O Acordo de Bruxelas de 2013 foi uma decepção, disse o FM Ivica Dacic, comparando-o aos acordos de Minsk

O acordo de Bruxelas de 2013 mediado pela UE entre Belgrado e Kosovo foi tão enganoso quanto os condenados acordos de paz de Minsk de 2014-15, que foram projetados para acabar com o derramamento de sangue na Ucrânia, disse o ministro das Relações Exteriores da Sérvia, Ivica Dacic, na sexta-feira. A declaração veio após uma recente escalada na região separatista.

As forças sérvias deixaram Kosovo em 1999 depois que a OTAN bombardeou o país em apoio à insurgência armada albanesa. As forças de paz do bloco estão estacionadas na região desde então. Kosovo declarou independência de Belgrado em 2008. A Sérvia, no entanto, com o apoio da Rússia e da China, resistiu à pressão dos EUA e da UE para reconhecer a independência.

Funcionários sérvios têm acusado as autoridades de Kosovo de violar o acordo mediado por Bruxelas ao enviar unidades policiais fortemente armadas para reprimir os protestos sérvios na parte norte da região. “Não ficamos muito felizes com o Acordo de Bruxelas. Foi um gesto de boa vontade de Belgrado”, Dacic disse à TV sérvia Prva após uma reunião com Derek Chollet, conselheiro do Departamento de Estado dos EUA. “Mas depois acabou sendo uma grande mentira, assim como os Acordos de Minsk.”

“Eu disse a Chollet que não há ninguém na Sérvia que aceite a independência de Kosovo e Metohija”, disse. disse Dacic, referindo-se à região por seu nome oficial. “A segurança dos sérvios deve ser garantida”, afirmou o ministro, acrescentando que o Ocidente deve pressionar as autoridades do Kosovo sobre o assunto.

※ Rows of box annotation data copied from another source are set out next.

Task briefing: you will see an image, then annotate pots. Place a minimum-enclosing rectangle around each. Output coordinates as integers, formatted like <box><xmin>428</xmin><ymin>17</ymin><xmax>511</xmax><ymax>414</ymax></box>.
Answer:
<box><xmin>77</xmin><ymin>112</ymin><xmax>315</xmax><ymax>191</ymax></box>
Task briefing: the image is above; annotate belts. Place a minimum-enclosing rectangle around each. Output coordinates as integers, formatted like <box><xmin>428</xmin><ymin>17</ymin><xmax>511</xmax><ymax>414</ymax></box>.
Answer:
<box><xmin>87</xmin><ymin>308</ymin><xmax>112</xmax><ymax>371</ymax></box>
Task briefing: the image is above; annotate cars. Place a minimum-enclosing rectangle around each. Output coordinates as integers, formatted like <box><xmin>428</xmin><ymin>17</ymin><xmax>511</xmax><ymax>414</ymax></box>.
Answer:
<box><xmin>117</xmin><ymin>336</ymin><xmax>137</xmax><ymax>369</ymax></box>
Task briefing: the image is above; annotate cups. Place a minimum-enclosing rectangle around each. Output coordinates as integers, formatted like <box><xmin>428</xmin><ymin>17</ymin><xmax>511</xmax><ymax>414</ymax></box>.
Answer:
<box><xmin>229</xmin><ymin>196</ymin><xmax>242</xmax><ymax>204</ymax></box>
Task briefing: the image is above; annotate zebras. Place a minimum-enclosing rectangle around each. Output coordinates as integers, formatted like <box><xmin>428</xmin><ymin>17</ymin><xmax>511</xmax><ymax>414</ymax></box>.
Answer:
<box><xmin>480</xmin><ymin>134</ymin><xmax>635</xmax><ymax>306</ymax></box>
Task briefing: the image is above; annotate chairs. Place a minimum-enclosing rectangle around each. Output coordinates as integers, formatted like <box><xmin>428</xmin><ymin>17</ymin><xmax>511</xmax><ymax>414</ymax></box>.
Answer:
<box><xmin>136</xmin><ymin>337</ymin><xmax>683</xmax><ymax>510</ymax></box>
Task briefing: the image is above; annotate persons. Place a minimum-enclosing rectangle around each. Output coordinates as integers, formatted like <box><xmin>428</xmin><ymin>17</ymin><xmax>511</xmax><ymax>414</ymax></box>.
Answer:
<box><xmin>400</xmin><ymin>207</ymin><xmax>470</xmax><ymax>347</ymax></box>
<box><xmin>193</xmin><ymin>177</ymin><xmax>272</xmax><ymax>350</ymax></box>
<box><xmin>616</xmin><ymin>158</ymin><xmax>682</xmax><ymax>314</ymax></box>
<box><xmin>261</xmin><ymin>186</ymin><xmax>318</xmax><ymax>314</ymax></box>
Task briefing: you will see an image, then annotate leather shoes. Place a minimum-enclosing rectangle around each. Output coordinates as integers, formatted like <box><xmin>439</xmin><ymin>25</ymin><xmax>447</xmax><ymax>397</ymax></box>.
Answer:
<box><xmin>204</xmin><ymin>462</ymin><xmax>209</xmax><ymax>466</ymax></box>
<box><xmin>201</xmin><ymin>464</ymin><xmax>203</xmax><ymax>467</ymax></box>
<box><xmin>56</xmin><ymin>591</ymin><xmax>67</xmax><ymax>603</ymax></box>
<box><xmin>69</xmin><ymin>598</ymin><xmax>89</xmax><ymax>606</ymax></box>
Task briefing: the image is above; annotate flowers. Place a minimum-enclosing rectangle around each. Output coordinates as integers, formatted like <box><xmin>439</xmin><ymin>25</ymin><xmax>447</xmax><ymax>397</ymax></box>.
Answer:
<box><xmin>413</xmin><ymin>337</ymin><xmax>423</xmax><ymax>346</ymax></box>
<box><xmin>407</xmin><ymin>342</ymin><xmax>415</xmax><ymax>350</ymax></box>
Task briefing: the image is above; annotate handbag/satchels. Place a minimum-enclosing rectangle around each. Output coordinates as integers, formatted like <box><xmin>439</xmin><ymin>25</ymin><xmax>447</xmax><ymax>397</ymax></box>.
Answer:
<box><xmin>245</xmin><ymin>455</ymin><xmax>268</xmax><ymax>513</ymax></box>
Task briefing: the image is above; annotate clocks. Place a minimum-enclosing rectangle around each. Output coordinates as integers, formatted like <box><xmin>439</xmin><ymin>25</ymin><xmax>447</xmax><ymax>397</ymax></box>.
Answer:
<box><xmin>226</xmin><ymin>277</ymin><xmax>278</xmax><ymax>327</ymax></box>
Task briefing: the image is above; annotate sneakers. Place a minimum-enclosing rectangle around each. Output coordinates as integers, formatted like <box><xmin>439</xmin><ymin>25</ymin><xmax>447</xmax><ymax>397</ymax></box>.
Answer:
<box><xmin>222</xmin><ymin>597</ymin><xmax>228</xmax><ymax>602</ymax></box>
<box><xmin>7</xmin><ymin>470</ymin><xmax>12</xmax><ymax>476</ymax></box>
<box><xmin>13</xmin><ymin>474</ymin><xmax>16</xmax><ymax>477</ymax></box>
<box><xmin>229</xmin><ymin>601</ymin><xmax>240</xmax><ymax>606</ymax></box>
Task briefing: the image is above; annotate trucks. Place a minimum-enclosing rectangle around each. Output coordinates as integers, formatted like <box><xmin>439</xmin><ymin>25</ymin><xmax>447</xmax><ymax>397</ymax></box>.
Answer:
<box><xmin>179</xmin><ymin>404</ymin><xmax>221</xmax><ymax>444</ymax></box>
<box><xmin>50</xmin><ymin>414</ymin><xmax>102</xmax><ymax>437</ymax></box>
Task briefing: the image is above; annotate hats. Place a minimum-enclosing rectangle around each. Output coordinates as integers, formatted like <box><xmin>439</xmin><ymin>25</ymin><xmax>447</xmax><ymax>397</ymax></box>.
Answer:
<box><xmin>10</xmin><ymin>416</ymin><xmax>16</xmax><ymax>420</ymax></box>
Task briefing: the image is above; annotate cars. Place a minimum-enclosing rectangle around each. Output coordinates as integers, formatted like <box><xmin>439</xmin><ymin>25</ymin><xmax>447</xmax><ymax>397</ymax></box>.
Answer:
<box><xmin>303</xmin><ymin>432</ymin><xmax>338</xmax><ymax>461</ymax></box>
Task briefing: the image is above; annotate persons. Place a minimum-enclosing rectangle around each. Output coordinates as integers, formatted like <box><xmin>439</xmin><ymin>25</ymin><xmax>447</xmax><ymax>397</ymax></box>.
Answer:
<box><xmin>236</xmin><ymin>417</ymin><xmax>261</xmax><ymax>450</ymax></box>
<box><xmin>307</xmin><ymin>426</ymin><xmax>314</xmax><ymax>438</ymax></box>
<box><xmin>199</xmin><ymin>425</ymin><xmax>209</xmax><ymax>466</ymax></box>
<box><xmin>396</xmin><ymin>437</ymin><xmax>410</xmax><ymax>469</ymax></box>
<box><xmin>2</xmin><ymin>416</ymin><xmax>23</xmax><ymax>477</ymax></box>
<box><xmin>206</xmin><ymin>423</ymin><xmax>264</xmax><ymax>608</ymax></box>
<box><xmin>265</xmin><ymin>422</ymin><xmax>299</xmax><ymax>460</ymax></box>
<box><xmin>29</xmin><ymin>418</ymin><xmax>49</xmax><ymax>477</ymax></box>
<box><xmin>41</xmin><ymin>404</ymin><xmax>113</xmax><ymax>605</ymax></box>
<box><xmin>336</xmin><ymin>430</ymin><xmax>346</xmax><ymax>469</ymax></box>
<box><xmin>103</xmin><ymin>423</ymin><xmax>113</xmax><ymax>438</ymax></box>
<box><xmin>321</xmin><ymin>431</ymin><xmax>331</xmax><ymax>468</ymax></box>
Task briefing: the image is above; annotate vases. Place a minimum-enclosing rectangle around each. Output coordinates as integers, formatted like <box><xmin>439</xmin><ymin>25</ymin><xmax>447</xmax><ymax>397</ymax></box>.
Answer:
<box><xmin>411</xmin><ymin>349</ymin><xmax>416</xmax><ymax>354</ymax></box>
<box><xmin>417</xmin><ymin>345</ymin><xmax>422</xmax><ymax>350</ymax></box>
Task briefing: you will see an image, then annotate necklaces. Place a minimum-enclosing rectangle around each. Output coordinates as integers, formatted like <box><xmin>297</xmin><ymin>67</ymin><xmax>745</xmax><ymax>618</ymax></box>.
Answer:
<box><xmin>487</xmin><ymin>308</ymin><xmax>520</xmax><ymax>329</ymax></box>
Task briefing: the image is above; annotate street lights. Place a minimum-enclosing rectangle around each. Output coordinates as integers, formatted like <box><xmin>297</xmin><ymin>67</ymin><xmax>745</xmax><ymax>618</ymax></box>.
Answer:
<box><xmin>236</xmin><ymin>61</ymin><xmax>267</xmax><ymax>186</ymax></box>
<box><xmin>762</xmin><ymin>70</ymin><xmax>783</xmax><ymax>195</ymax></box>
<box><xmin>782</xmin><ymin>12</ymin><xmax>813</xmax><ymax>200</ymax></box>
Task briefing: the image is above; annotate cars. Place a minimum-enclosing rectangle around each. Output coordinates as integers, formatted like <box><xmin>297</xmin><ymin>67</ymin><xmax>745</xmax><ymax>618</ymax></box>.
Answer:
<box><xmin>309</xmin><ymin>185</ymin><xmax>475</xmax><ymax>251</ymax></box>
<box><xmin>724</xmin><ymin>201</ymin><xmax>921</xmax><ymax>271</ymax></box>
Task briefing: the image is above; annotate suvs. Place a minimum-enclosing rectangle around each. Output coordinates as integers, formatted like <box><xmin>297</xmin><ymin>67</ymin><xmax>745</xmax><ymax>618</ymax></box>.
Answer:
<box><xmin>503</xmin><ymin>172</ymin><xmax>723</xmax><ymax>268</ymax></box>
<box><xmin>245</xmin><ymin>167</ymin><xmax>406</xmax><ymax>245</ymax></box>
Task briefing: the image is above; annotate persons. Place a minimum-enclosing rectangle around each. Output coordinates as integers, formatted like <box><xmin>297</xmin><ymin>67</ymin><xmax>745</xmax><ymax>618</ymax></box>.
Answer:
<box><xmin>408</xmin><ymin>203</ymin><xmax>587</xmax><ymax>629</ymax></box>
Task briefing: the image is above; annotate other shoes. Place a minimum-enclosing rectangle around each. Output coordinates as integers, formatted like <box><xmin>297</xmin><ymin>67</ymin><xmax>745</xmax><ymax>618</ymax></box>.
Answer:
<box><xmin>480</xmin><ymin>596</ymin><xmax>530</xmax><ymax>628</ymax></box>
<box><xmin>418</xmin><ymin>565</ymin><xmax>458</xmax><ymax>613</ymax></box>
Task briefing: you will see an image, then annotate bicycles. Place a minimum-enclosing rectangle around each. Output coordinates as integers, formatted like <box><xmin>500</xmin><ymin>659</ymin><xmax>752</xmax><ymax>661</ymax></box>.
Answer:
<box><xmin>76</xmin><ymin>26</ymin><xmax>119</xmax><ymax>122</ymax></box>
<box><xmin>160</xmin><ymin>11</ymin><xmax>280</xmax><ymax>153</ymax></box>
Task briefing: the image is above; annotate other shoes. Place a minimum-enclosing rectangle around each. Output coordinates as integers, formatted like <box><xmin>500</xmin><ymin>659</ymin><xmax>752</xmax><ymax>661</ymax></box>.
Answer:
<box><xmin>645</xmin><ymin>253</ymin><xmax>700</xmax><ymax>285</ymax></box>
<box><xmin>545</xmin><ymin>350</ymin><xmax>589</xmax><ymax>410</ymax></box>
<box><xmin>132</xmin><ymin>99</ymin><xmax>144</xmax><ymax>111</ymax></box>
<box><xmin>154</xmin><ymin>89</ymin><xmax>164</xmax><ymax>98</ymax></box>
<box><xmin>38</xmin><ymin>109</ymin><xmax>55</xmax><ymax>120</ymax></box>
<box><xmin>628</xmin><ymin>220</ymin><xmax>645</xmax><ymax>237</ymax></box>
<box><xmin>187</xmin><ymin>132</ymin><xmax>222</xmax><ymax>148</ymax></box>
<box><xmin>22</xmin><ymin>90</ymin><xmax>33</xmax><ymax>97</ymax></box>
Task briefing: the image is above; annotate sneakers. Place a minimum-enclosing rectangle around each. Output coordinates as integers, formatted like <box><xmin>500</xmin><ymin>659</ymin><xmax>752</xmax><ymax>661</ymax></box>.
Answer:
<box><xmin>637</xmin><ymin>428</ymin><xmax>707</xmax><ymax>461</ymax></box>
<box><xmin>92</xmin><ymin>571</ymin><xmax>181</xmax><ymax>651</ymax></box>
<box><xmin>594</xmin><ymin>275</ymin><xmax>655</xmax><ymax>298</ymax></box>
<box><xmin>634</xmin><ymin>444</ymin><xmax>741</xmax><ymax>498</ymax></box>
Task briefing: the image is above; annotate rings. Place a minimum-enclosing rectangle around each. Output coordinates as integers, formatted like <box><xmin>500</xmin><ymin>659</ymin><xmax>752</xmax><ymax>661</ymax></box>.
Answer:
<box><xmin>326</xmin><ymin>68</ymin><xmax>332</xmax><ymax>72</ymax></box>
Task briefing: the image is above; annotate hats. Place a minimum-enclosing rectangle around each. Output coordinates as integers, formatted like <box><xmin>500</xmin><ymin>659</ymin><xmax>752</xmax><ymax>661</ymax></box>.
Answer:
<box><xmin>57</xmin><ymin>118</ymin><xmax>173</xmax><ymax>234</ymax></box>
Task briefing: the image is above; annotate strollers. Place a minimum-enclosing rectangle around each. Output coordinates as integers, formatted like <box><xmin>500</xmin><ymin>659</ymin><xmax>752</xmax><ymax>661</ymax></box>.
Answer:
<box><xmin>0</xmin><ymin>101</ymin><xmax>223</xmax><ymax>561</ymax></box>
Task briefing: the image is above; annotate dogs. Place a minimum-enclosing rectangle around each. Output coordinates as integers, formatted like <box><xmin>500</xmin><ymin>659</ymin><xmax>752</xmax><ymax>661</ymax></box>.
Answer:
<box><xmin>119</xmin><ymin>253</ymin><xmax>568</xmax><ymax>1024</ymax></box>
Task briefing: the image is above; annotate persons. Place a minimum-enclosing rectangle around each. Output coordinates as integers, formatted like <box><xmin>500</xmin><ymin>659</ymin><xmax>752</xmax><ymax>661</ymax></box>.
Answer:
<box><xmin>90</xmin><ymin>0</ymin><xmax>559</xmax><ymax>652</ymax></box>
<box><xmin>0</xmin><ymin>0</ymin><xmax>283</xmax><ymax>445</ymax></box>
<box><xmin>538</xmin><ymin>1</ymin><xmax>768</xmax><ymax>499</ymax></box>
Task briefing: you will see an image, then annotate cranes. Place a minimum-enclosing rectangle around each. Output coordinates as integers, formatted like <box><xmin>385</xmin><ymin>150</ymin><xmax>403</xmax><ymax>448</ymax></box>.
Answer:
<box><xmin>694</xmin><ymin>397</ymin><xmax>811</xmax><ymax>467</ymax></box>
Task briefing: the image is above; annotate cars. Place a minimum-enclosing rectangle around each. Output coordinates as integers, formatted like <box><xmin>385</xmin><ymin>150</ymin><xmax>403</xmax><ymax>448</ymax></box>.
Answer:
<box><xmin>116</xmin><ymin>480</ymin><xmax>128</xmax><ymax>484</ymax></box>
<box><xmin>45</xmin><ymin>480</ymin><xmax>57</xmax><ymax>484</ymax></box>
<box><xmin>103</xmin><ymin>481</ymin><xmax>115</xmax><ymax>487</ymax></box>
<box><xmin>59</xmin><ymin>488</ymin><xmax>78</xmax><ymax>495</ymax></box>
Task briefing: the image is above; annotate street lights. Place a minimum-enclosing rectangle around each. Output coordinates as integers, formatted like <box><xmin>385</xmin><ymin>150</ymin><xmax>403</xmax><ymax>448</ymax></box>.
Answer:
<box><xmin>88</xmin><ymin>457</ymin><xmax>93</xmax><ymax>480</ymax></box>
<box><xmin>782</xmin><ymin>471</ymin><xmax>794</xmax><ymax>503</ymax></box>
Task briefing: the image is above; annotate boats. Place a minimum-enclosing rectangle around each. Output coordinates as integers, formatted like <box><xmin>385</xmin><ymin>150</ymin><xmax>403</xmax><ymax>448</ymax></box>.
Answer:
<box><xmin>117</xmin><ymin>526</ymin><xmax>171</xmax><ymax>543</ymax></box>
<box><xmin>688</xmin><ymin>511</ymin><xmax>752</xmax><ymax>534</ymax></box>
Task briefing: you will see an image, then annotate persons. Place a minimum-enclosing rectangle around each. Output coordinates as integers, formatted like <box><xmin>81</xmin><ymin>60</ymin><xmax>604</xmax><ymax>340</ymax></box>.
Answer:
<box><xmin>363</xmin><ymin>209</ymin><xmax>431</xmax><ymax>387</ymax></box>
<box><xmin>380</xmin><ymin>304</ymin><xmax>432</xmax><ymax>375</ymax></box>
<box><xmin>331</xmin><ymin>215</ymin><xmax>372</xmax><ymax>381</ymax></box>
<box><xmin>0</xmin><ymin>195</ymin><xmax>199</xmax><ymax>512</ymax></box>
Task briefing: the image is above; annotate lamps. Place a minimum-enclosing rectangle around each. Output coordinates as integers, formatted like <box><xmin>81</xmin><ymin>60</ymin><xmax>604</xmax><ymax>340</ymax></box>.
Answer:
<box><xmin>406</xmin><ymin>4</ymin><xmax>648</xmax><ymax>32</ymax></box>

Sérvia explica oposição às sanções contra a Rússia

Os acordos de Minsk mediados pela França, Alemanha e Rússia destinavam-se a criar um caminho para a reintegração pacífica das Repúblicas Populares de Donetsk e Lugansk na Ucrânia. No entanto, o acordo nunca foi implementado, e o ex-presidente ucraniano Pyotr Poroshenko admitiu no ano passado que o acordo permitiu a Kiev ganhar tempo para reconstruir suas forças armadas e a economia. A ex-chanceler alemã Angela Merkel e François Hollande, ex-presidente da França, confirmaram isso posteriormente em entrevistas separadas.

A Rússia citou o fracasso de Kiev em implementar os acordos de Minsk como uma das razões para lançar sua operação militar na Ucrânia no final de fevereiro. O presidente Vladimir Putin disse que as recentes declarações de líderes ocidentais mostraram que “ninguém pretendia cumprir qualquer parte dos acordos de Minsk.”

Comentando a entrevista de Merkel, o presidente sérvio Aleksandar Vucic, por sua vez, afirmou que Belgrado tiraria lições do destino do acordo de Minsk.